Wednesday, October 10, 2012

Looper (2012)


Looper (2012)
Dir. Rian Johnson

4.5 out of 5

There are a lot of moving parts to
Looper, a stylish sci-fi thriller that has just enough juice to keep the whole marvelous machine running.  In the late 21st century, time travel is invented and immediately outlawed.  It’s also nearly impossible to dispose of a body, so criminal syndicates illicitly send their victims 30 years into the past, where specialized assassins called “loopers” are waiting to execute them.  When the mob no longer requires a looper’s services, they end his contract with a big payday and a final deadly rendezvous with his future self.  Should a looper get second thoughts and fail to "close the loop," the powers that be will cut it off at both ends. 

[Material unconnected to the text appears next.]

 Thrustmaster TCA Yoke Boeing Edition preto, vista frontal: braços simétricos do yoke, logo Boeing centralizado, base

Despite its gruesome consequences, it’s an attractive (and lucrative) career in the dystopian United States of 2044, where bands of vagrants roam the streets and ten percent of the population exhibits a genetic mutation that gives them extremely weak telekinetic powers.  “A bunch of assholes think they’re blowing your mind floating quarters,” grumbles Joe (Joseph Gordon-Levitt), the film’s protagonist and the narrator of this expository avalanche.  He’s employed as a looper by Abe (Jeff Daniels), a mob boss sent from the future to supervise organized crime in Kansas.  Joe begins to notice that his organization is closing an unusually high number of loops.  His suspicions are confirmed when his best friend (Paul Dano) learns that 30 years in the future, a shadowy figure called “the Rainmaker” is methodically exterminating all known loopers.  It's an ominous piece of news that triggers Joe’s split-second hesitation upon meeting his own future self (Bruce Willis) and allows his older counterpart to escape his reckoning.

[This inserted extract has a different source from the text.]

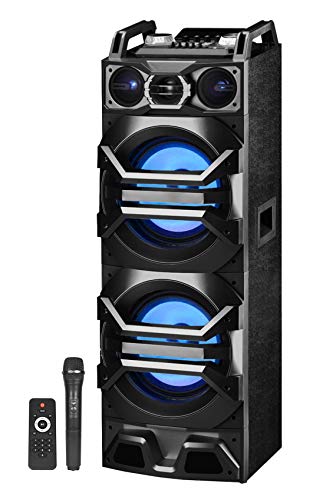 Technical Pro Dual 10' 3000w Powered Bluetooth Speaker w/USB/SD/LED+Wireless Mic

At this point, it would be easy to assume that Looper starts folding in on itself like Inception-inspired origami.  However, writer-director Rian Johnson attempts to sidestep scrutiny by quickly shifting his focus from the mechanics of time travel (which largely remain a mystery) to its consequences.  It’s remarkable how the film becomes more exciting once Joe trades gunplay for gumshoeing and flees the city for the sanctuary of a farm owned by a hardscrabble single mother (Emily Blunt).  In the grand scheme of things, Johnson isn’t subverting expectations so much as he is delaying gratification.  But it’s a gambit that works perfectly as he tightens the screws with tense, well-written exchanges, like a discussion between Joe and his older self that questions whether reading the spoilers of one’s life will inspire a different approach.

Looper is surprisingly nimble for a heady, genre-bending neo-noir that combines time travel, telekinesis, and levitating motorbikes.  That’s because it is only ostensibly about the big, complex questions raised by its technological paradoxes; strip away its high-concept trappings and you have a character-driven drama defined more by its performances than its visual panache.  Gordon-Levitt convincingly projects a hard-boiled persona thanks to impressive makeup and prosthetics that not only help him better resemble Willis, but also disguise his kewpie features.  Daniels is also fantastic as a put-upon middle manager and the film’s wink to the audience, a man from the future who mocks Joe’s fondness for neckties as one of his employees’ many “20th century affectations.” 

As a metaphor for a mash-up artist like Johnson, that’s almost too perfect.  It’s entirely fair to view Looper as an amalgam of cool ideas inspired by other sci-fi head trips like Twelve Monkeys, which starred Willis in a similar past-altering role, and Primer, whose creator, Shane Carruth, consulted with Johnson on Looper's time travel elements.  They’re mostly good ideas, too (constructing Willis' character as a hybrid homage to his roles in both Monkeys and Die Hard is a rare misfire) and executed with a fan’s zeal for the unexpected.  That this execution may not amount to more than tossing everything into the air at once – echoed in some of the film’s most impressive special effects shots – isn’t the point.  It’s the edge-of-your-seat anxiety of watching Johnson and his cast perform their juggling act, knowing that the slightest slip-up will spoil the extraordinary spectacle.  Rest assured, Looper doesn’t drop the ball.